Ordem e Progresso.[1]


“Ordem e Progresso”. O sintagma expresso num dos mais altos símbolos de nossa nação, a bandeira nacional, confirma a afirmação feita pelo sociólogo A. C. Pires, a saber: “Vivemos num mundo que ainda se considera herdeiro da ‘filosofia das luzes’” (Pires, 2012, p. 16).
            O ideal de ordem e progresso assumido como bordão e destino por nossa nação representa o ideal constitutivo da modernidade. O problema aí é que o tempo passou e as condições que gestaram esse ideal de modernidade como forma válida para interpretar e viver no mundo mudaram com a passagem do tempo.
            Nosso objetivo neste texto será reconhecer os contornos fundamentais da modernidade, que ainda nos assombra bem como chamar a atenção para características especificas deste período em que vivemos, a pós-modernidade.
            Reconhecer aspectos fundamentais da pós-modernidade torna-se importante porque é nesse tempo que vivemos. Também porque esse período se propõe a “pacificar o horizonte conflituoso de coexistência dos diferentes mundos” (Pires, 2012, p. 16).
            Que mundos são estes ao qual o sociólogo se refere? É disto que falaremos a seguir. E fundamentalmente, quais são as consequências desse tempo histórico para a identidade individual de cada um de nós?


Ruptura, Uma Nova Disposição Comportamental.

Linhas armazenadas ->
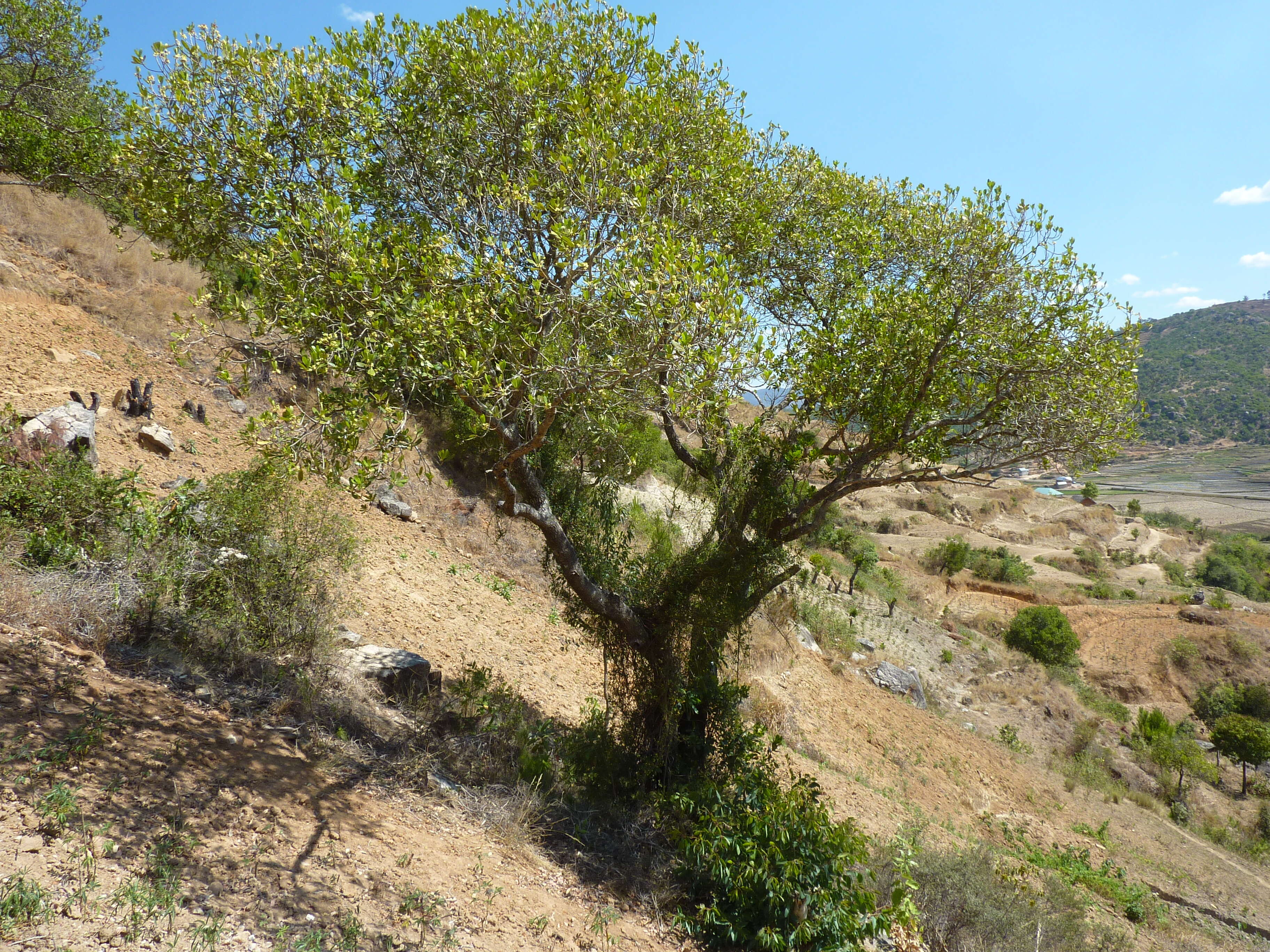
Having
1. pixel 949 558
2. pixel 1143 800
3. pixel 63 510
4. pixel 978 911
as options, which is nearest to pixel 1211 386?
pixel 949 558

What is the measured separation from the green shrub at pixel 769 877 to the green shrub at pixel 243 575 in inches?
163

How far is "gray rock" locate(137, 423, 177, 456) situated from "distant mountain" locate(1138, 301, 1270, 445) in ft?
430

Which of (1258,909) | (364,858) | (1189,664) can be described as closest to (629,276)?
(364,858)

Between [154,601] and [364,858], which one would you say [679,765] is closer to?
[364,858]

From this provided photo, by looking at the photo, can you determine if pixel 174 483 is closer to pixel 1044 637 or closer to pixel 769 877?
pixel 769 877

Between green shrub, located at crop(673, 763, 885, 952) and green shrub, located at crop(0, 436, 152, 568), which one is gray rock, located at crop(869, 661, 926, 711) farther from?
green shrub, located at crop(0, 436, 152, 568)

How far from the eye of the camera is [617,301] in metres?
5.41

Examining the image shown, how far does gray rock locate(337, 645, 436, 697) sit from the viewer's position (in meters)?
7.21

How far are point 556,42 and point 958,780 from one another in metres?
14.8

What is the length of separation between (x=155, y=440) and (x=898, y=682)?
17.2 metres

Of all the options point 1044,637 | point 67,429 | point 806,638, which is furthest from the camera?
point 1044,637

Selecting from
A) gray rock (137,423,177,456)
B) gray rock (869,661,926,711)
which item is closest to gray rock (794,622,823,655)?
gray rock (869,661,926,711)

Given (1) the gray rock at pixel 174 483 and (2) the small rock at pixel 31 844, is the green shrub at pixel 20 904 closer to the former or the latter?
(2) the small rock at pixel 31 844

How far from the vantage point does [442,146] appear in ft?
20.9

O que fazer ->
Reproduza, no texto sobre modernidade e pós-modernidade, o trecho que vai de "Nosso objetivo neste" até "cada um de nós?".

Resposta da tarefa ->
Nosso objetivo neste texto será reconhecer os contornos fundamentais da modernidade, que ainda nos assombra bem como chamar a atenção para características especificas deste período em que vivemos, a pós-modernidade.
            Reconhecer aspectos fundamentais da pós-modernidade torna-se importante porque é nesse tempo que vivemos. Também porque esse período se propõe a “pacificar o horizonte conflituoso de coexistência dos diferentes mundos” (Pires, 2012, p. 16).
            Que mundos são estes ao qual o sociólogo se refere? É disto que falaremos a seguir. E fundamentalmente, quais são as consequências desse tempo histórico para a identidade individual de cada um de nós?